• **SOURCE DATA**
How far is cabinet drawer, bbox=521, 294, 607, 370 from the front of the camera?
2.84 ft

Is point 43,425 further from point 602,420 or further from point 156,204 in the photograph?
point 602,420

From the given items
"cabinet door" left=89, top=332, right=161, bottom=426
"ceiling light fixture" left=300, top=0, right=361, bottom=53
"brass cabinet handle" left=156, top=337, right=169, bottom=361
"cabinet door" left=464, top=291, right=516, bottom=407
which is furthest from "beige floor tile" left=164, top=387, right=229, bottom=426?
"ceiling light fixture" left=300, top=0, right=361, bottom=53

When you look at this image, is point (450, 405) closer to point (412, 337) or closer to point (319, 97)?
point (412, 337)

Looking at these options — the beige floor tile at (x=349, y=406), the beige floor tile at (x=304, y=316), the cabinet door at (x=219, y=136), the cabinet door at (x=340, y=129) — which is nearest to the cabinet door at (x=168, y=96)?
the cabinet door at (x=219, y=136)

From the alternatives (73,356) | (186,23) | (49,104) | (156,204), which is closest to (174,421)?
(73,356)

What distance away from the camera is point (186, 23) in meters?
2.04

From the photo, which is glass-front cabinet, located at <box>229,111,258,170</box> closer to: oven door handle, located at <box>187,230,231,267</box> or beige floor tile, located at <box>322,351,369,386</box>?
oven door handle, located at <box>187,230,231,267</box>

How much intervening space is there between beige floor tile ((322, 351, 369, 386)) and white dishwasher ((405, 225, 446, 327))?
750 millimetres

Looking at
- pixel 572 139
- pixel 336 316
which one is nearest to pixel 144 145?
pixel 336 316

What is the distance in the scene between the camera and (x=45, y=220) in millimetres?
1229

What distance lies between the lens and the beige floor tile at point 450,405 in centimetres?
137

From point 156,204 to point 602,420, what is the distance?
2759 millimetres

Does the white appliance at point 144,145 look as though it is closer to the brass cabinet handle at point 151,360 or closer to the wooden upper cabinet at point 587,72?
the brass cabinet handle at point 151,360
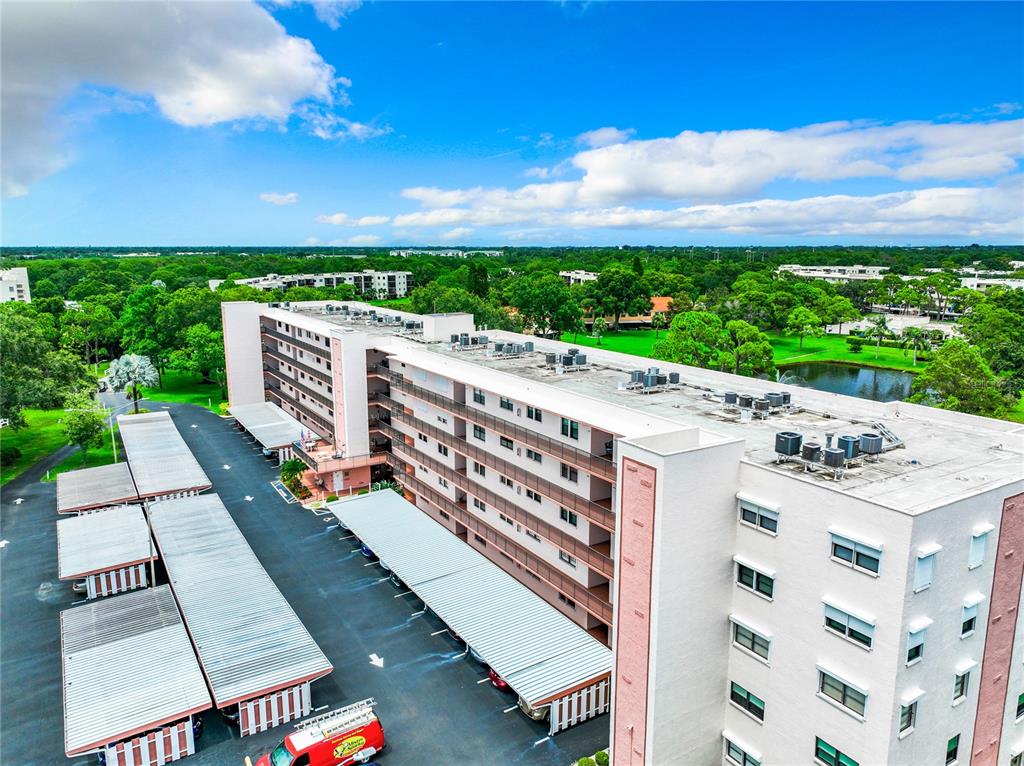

• **WHAT YOU NEED TO DO**
Please pull out every line in the entries above that contains the string "front", treating uppercase and lowercase as different.

• **RESULT OF THIS TASK**
How far is cabinet drawer, bbox=521, 294, 607, 370 from the front of the camera?
From the photo, which is glass-front cabinet, located at <box>229,111,258,170</box> closer to: oven door handle, located at <box>187,230,231,267</box> or beige floor tile, located at <box>322,351,369,386</box>?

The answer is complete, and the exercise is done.